When preparing your homeschooled high schooler’s transcripts for college admission, there are a few things you simply must include: English, Math, and History spring to mind.

But there are several more that you should simply and safely leave off, no matter how proud your little genius sprout is of them.

21 Things NOT To Put On Your Homeschool Transcript

You should never, ever (even in your wildest-caffeine-overloaded-dreams-ever) put these things on a homeschool transcript for your high schooler.

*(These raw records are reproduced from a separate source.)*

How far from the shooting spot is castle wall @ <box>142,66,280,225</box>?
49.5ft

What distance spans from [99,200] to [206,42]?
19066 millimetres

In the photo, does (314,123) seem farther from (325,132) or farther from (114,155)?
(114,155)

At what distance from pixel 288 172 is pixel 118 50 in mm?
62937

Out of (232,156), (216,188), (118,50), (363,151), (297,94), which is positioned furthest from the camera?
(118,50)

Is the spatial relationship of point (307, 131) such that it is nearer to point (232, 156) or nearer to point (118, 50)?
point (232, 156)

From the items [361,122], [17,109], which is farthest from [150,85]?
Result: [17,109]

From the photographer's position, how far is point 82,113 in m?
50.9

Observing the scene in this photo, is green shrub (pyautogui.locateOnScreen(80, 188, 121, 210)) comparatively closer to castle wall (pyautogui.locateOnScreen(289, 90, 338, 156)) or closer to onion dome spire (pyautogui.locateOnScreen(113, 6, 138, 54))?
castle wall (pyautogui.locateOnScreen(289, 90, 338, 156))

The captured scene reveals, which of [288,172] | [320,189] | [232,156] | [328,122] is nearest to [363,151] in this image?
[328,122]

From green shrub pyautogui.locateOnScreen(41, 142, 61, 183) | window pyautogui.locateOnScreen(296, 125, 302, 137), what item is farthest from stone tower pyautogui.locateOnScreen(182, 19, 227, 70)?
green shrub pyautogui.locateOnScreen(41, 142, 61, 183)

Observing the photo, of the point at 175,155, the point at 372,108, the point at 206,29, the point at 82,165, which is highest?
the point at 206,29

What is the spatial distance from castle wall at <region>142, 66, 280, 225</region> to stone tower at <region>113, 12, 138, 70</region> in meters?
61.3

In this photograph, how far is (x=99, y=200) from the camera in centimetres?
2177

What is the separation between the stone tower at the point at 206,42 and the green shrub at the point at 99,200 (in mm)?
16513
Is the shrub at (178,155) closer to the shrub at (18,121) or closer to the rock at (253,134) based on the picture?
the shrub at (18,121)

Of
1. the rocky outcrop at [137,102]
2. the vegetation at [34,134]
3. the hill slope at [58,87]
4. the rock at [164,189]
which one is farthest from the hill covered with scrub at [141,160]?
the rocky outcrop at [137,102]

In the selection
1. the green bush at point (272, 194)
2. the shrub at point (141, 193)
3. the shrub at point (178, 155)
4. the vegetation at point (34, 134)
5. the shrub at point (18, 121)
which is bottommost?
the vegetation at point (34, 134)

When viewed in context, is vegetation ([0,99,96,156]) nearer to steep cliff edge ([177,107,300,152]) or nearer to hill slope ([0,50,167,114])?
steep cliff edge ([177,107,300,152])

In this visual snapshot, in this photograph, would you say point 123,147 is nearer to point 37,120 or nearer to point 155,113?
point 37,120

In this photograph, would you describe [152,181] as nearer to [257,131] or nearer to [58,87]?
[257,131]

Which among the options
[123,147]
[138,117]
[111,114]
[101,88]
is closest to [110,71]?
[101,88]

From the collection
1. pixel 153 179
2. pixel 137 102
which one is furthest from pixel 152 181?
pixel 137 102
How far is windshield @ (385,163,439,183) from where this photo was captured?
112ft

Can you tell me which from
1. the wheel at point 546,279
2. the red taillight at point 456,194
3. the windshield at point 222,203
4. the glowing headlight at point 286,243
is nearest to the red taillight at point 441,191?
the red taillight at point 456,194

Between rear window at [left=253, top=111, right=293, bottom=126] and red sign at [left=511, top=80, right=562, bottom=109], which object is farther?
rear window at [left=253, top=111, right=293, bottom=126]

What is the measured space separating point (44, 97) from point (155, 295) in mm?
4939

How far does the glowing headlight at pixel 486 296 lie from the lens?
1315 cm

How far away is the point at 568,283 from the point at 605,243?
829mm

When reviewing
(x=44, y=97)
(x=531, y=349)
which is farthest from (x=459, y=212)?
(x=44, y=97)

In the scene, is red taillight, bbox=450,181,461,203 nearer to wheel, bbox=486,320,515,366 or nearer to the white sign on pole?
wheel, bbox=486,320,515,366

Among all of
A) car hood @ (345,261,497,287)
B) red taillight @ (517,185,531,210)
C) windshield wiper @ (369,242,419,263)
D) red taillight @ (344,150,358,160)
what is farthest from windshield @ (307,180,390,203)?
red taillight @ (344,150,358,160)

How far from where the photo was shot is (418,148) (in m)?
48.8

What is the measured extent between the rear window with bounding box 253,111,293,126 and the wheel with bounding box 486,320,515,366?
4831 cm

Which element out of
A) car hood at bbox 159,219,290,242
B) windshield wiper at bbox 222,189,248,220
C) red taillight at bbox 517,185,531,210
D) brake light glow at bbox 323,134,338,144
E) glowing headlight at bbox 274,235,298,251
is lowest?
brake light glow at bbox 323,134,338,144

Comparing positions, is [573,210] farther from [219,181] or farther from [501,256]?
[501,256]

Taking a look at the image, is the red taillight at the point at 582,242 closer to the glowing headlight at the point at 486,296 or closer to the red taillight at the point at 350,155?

Here are a few “achievements” to edit right out:

  1. A lovingly arranged scrapbook of your family outings.
  2. Scrabble high scores: no matter Little Gerry’s expertise, this does not count as Math. Or Spelling.
  3. Mowing the lawn (this is not P.E.).
  4. A list of every book read in the past four years. Impressive yes, but not a good idea. How many forests do you want to annihilate with that much paper?
  5. Twenty credits in one semester. Umm, no one is smellin’ what you’re steppin’ in there.
  6. You can’t give credits for diapering the baby, sorry.
  7. Basic chores (see #3 and #6, above).
  8. Alphabetizing your bookshelf (that does not count as a Library Internship).
  9. Carrying groceries from the car every Monday is not P.E. Nor is it Social Studies.
  10. “Life Experience.” That’s a negative, ghostrider.
  11. Dismal scores on Algebra, but high scores on Geometry and Trig. Things that make you go whaaa?
  12. Cleaning out the fridge is not a Biology or Chemistry credit, no matter how old and expired that sour cream was.
  13. Klingon is not a Foreign Language, nor is Elvish. Sigh.
  14. Air Guitar.
  15. Family dinners should not be counted as Debate Class. Well, then again, that’s debatable. HA!
  16. Introducing the entire series of Doctor Who to friends does not count as Community Service.
  17. Being an expert on the BBC’s Sherlock does not count as a Leadership Position. Or Forensic Science.
  18. Neither does being proficient at Minecraft. Even if Junior has his own hotline. Well, okay, maybe then…
  19. Unloading the dishwasher is not Home Economics. Wait. Is there such a subject as Home Ec anymore, anyway?
  20. One spin around the room doing your best Ballroom Dancing impression at a Homeschool Prom does not a credit earn.
  21. The Twilight graphic novel is not American Literature.
Chores. But not P.E.

Also, don’t hand write your transcript, even if Little Sally’s cursive is impressive. Short, simple, and professional are what colleges are looking for.

P.S. No glitter or gel pens, you crafty moms. Seriously, you cannot be trusted around office supplies, can you?